Éléonore Hirt

Comédienne morte le 27 janvier 2017 à l'âge de 97 ans

 

Comédienne et actrice, Éléonore Hirt, née le 19 décembre 1919 à Bâle (Suisse) est morte le 27 janvier 2017 à l'âge de 97 ans.

Si Éléonore Hirt a d'abord rêver de devenir écuyère dans le cirque national suisse Knie, c'est le théâtre qu'elle choisira en se rendant à Paris ou elle suivra les cors d'arts dramatique de Julien Bertheau et Raymond Rouleau.

Éléonore Hirt restera une figure importante du théâtre français. Elle a son premier rôle à 19 ans dans les Noces de sang du poète Lorca. Son parcours au théâtre sera prestigieux avec une soixantaine de pièces, elle a joué sur les grandes scènes françaises dans un répertoire plutôt classique et contemporain. Éléonore Hirt fait ces adieux au théâtre en 2006 à l'âge de 87 ans dans une pièce de Samuel Beckett, Comédie, Pas, Catastrophe.

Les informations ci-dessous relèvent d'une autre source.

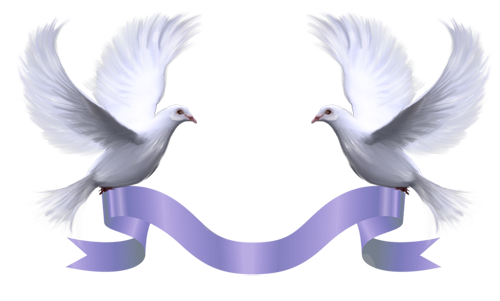 DesignerScraps Pigeons. Wedding doves, Wedding blessing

Elle jouera dans une vingtaine de films. Elle sera Cécile, mère d’une Brigitte Bardot traquée par les paparazzis et amoureuse de Marcello Mastroianni dans Vie Privée, de Louis Malle. On la retrouve quatre ans plus tard dans What’s new Pussycat ? de Clive Donner. Elle croisera aussi le chemin de Jean Gabin dans La Horse en 1969, puis de Gérard Depardieu et Patrick Dewaere dans Préparez vos mouchoirs de Bertrand Blier, qui obtient l’Oscar du meilleur film étranger en 1978. Son dernier tournage sera Mères et Filles de Julie Lopes Curval, en 2009.

Mariée à Michel Piccoli en 1954, naîtra une fille, Anne-Cordelia.
Éléonore Hirt est morte le 27 janvier 2017 à l'âge de 97 ans.

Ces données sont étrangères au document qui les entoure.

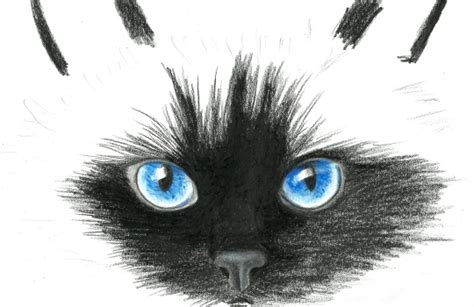 White Colorless Cat Eye drawing tutorials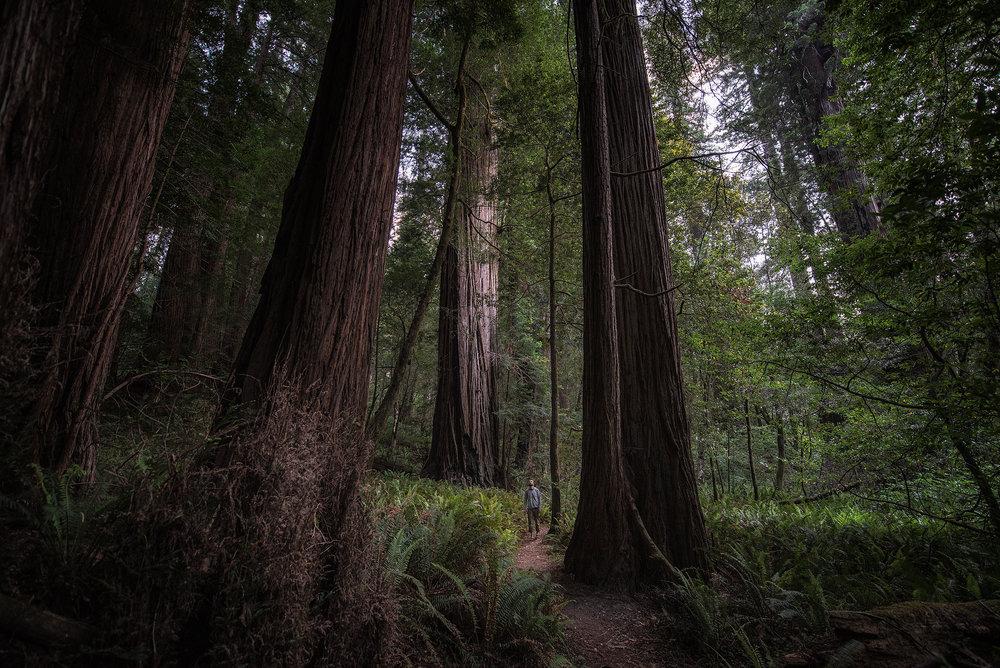 austin-trigg-redwood-water-bottle-tall-tree-grove-california-forest-plats-adventure.jpg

C'est au cours de mes toutes premières années d'apprentissage théâtral que j'ai rencontré ma première femme, l'excellente comédienne Eléonore Hirt. Elle avait quelques années de plus que moi et c'était une actrice exceptionnelle et reconnue, une fanatique de l'art dramatique. C'était aussi une femme formidable. Je l'ai rencontrée lors de la préparation d'une pièce que l'on devait jouer en province, je ne sais plus où, et qui n'a finalement pas été représentée. Elle m'a beaucoup plu et j'ai su que je pouvais lui plaire. Tout s'est noué entre nous grâce à un petit chien que nous avions trouvé, qui nous avait séduits et que nous avons ramené ensemble à Paris. Je me suis installé dans son appartement, près de la gare Montparnasse. C'était une rencontre de théâtre, avec le théâtre et par le théâtre. Eléonore était une passionnée, avant tout de la vie amoureuse, comme les gens normaux, si je puis dire, mais aussi une passionnée de son métier d'actrice. Elle était doué, elle avait un secret et, en plus de ce secret, quelque chose de grandiose. Elle était rare. Elle cherchait, elle voulait toujours en faire plus, beaucoup plus. Sa passion était démentielle.
Nous avons joué ensemble au théâtre de Babylone, 38 boulevard Raspail, un lieu créé par Jean-Marie Serreau au début des années 1950. C'était une pièce de Pirandello, Eléonore Hirt était un des piliers de ce théâtre, et moi j'y ai tout fait. Je n'y ai pas seulement joué, d'ailleurs assez peu, j'ai surtout aidé à le mettre en place. Au Babylone, j'étais un homme de main parmi les autres. Dans ces théâtres débutants, tout le monde et n'importe qui, y compris les acteurs, faisaient à peu près tout. J'ai balayé, nettoyé, cloué et réparé les sièges. J'ai veillé à ce que tout soit en ordre pour accueillir les spectateurs. J'ai vendu les programmes. Toute cette activité à fournir pour faire vivre un jeune théâtre était passionnante. L'endroit était pauvre, mais animé d'une telle énergie, d'une telle passion, que je me plaisais dans cette ambiance. Il y a eu là des moments de théâtre extraordinaires.
Mais avec Eléonore Hirt, nous n'avons pas seulement partagé le théâtre, nous avons eu également une fille. Il n'est pas facile d'en parler car nous sommes froissés et j'ignore ce qu'elle devient. Nous ne nous sommes pars revus depuis longtemps, je sais seulement qu'elle a eu trois enfants. Je suis grand-père de ce côté-là et c'est très douloureux d'être dans cette situation d'éloignement et de brouille. Il est assez lamentable de ne pas avoir réussi à la réparer. Encore une chose dont je ne suis pas fier.
[Michel Piccoli,Gilles J'ai vécu dans mes rêves Gilles Jacob]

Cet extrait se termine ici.